Tentang adanya banyak kelompok yang memaksakan kebenaran, Gloria menyayangkan karena bangsa ini sudah 72 tahun merdeka. “Adat istiadat mengajarkan untuk menyayangi siapapun,” kata Gloria. Menurut Afi, konsep kebenaran berputar-putar di kalangan penganutnya saja.

“Seperti halnya Piagam Madinah, kita punya konsensus Pancasila, tapi ada yang ingin merongrong,” kata Tsamara. Dari pengamatan Afi, di kalangan pesantren paham radikal kurang berkembang. “Orang yang mendalami agama, tidak instan, tidak mudah goyah,” kata Afi.

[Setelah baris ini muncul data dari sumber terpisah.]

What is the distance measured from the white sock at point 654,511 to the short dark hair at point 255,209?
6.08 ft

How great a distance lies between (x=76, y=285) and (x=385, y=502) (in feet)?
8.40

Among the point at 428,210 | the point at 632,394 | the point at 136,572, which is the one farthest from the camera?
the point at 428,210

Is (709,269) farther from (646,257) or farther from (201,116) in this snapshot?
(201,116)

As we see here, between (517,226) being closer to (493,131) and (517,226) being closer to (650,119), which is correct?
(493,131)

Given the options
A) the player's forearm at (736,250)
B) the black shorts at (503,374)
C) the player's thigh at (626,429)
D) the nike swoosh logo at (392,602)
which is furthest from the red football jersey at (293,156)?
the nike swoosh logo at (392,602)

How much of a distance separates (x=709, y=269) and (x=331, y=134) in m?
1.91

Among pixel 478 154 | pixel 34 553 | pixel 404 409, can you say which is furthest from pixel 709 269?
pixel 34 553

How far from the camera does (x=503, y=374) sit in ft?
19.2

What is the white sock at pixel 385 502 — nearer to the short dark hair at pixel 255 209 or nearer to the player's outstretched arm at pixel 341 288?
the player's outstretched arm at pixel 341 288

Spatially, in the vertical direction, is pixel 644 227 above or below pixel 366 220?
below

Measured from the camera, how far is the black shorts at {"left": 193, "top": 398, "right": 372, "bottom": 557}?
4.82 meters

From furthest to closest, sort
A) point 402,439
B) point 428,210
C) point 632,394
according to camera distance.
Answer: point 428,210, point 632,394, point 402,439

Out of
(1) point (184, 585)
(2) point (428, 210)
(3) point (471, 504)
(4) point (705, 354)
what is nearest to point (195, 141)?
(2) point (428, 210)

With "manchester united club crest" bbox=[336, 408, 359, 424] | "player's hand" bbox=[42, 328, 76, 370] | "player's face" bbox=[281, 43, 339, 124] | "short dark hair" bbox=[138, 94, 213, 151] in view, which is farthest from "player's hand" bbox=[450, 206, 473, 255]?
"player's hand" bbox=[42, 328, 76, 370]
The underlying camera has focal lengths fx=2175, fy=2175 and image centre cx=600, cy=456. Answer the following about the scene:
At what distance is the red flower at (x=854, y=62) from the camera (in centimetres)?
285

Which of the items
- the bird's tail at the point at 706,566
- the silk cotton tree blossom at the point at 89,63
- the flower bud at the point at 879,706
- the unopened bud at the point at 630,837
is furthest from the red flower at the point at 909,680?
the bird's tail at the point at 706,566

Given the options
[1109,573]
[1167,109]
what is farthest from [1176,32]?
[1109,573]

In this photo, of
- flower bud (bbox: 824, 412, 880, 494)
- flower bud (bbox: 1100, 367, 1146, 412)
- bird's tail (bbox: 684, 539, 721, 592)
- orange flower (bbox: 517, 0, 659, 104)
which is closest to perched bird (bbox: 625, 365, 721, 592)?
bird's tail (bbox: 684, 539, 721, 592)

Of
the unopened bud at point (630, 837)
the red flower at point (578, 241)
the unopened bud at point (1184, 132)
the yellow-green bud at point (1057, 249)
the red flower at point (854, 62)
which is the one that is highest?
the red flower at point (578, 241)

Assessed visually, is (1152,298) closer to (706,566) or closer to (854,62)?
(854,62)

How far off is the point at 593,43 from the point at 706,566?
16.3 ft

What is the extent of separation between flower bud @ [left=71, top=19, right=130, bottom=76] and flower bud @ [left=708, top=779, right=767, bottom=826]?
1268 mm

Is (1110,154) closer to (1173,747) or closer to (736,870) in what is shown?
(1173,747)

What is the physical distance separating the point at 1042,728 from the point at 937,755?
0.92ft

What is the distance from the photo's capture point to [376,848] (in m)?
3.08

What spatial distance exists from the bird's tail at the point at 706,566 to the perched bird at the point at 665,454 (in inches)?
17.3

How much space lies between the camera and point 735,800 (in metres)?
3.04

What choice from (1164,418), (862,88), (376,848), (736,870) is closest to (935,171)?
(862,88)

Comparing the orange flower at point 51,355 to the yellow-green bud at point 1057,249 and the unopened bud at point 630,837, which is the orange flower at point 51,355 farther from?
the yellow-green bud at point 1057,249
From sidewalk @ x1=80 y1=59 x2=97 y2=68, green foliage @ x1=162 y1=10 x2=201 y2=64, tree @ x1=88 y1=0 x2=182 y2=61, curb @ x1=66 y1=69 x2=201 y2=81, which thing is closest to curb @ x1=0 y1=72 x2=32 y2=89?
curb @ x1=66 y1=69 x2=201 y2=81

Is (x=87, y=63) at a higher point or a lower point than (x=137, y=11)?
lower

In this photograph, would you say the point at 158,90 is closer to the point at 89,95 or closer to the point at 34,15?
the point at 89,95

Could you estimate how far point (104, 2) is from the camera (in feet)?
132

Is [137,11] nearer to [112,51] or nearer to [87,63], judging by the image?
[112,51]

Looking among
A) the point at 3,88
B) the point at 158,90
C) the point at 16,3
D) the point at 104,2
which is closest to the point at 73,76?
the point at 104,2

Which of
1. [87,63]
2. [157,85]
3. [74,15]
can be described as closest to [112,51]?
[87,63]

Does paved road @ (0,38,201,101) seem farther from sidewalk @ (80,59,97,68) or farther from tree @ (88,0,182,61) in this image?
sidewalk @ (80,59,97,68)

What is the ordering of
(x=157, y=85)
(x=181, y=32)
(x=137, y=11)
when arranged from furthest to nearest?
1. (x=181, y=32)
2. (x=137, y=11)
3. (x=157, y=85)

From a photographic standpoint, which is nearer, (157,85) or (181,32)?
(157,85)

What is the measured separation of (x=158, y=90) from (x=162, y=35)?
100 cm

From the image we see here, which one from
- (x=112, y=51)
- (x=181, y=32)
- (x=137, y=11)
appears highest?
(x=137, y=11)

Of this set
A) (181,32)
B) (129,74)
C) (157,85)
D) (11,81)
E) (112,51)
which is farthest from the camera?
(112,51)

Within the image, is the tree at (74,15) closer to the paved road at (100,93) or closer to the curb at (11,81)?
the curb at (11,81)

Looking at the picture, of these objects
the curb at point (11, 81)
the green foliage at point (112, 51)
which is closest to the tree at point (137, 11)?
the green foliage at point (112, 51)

Fenomena post-truth atau merebaknya hoax, kata Gloria, dilatari oleh kemalasan menggali kebenaran. Dikuatkan lagi dengan tingkat literasi yang sangat rendah, kata Tsamara. “Kita harus membangun bahasa kita, kadang sulit mencari kosakata saat menulis caption,” lanjut Gloria.

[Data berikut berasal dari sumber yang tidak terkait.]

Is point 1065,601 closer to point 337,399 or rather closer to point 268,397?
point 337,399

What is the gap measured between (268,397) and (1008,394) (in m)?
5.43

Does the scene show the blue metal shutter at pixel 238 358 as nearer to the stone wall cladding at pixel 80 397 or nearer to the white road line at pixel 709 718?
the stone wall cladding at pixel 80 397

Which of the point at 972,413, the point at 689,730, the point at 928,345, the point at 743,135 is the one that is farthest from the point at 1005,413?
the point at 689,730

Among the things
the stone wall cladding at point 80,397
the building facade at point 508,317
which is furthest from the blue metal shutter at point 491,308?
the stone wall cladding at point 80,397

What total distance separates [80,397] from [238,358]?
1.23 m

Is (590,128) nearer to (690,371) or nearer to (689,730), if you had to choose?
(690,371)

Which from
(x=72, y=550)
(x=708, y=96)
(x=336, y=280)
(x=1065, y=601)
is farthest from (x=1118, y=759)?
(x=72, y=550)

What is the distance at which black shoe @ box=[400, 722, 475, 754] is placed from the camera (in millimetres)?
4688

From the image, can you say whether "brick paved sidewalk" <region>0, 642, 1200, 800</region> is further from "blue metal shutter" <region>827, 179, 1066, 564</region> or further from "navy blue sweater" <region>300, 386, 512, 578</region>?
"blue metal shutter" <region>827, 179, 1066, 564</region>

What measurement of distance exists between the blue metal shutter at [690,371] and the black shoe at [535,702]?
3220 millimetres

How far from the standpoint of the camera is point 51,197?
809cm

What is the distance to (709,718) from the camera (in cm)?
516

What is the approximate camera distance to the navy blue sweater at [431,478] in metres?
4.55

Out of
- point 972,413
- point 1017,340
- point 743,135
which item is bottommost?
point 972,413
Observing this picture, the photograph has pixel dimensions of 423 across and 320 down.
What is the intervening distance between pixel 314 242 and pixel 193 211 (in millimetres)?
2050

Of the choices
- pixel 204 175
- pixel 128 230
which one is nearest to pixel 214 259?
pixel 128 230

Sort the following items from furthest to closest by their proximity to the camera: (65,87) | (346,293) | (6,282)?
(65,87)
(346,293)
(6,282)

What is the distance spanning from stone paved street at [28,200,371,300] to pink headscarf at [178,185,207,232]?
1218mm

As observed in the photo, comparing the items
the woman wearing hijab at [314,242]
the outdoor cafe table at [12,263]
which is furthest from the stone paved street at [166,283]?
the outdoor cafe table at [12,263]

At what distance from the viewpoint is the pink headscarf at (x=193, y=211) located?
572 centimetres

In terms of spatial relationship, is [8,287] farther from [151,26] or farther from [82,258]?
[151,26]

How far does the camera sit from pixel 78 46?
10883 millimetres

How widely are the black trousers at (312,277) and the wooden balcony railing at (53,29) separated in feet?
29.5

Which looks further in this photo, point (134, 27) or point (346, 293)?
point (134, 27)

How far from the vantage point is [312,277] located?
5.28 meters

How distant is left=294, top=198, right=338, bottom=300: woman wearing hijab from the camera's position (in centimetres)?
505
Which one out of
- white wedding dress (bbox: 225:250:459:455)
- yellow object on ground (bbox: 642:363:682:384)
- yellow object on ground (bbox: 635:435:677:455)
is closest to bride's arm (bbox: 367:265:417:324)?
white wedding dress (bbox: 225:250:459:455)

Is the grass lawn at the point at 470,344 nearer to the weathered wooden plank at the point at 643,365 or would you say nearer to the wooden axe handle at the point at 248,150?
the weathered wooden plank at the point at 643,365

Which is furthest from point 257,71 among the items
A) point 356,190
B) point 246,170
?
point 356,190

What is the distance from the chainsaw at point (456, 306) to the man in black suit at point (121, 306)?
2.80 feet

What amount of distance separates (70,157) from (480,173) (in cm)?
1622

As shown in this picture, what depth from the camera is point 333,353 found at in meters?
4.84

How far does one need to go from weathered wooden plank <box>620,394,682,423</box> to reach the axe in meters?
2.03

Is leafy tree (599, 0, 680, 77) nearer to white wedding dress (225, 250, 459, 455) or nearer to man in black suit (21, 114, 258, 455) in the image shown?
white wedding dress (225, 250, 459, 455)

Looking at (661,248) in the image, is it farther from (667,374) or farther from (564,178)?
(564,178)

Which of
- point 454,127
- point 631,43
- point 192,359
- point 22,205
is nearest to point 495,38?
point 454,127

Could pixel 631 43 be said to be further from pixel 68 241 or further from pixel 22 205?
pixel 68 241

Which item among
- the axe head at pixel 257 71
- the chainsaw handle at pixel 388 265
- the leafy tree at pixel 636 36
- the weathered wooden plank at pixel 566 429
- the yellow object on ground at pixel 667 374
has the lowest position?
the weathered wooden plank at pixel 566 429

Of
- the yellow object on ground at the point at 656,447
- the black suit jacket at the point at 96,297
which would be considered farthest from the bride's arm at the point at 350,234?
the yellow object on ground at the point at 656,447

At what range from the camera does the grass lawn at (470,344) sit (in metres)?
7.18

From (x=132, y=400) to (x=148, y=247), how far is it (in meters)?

Kalau saja Bung Karno masih hidup dan melihat kondisi saat ini, kata Afi, pasti miris. “Generasi sekarang bermodal jari dan kuota menghancurkan bangsa, menodai perjuangan berdarah-darah dulu,” kata Afi. “Beliau pasti baper, tujuan semulia itu kini jadi perpecahan,” sambung Gloria.

Seandainya para founding fathers masih ada, Afi minta agar jangan hanya bertumpu pada generasi muda.

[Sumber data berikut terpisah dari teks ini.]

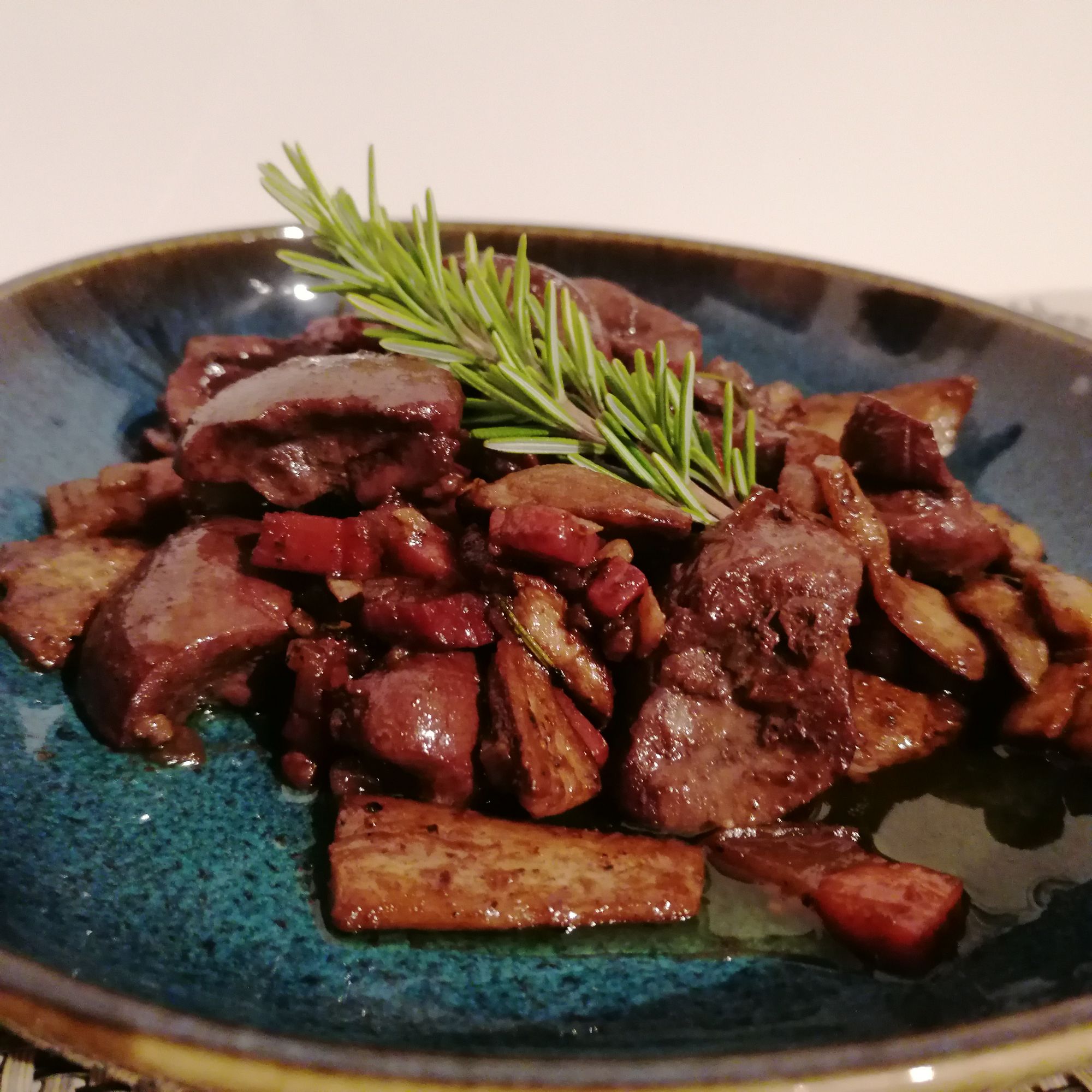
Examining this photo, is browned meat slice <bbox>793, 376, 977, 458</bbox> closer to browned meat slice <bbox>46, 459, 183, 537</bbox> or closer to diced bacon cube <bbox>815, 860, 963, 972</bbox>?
diced bacon cube <bbox>815, 860, 963, 972</bbox>

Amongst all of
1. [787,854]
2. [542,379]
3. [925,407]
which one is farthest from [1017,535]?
[542,379]

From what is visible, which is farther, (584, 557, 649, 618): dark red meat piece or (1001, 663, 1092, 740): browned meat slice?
(1001, 663, 1092, 740): browned meat slice

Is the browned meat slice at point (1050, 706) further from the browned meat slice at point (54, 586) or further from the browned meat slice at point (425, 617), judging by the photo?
the browned meat slice at point (54, 586)

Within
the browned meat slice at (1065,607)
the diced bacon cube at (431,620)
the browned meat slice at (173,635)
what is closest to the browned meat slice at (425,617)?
the diced bacon cube at (431,620)

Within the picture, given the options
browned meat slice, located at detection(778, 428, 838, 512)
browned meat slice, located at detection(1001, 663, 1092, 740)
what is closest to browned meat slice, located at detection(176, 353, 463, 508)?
browned meat slice, located at detection(778, 428, 838, 512)

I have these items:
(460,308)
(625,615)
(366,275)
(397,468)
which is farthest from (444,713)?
(366,275)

“Berikan teladan,” kata Afi. “Mau minta maaf, merasa malu, tapi kami tidak akan khianati perjuangan, akan mengajak teman-teman yang pincang sekalipun,” kata Gloria.

“Bagaimana agar Pancasila dipahami tidak seperti doktrin pada masa Orde Baru, kurang fun?” tanya Tsamara. Menurut Gloria, penyampaiannya selama ini terlalu baku. “Kita hanya diajari menaati Pancasila, tidak mencintai Pancasila,” lanjut Gloria.

Untuk menjaga Pancasila, Gloria mengajak generasi muda bergerak karena bangsa ini tidak bisa dipimpin sendirian. “Satu orang yang bisa mempengaruhi seribu orang, baru bermakna,” kata Gloria. “Jangan tunggu sampai Indonesia rusak, mari maju sama-sama, berkontribusi,” kata Afi.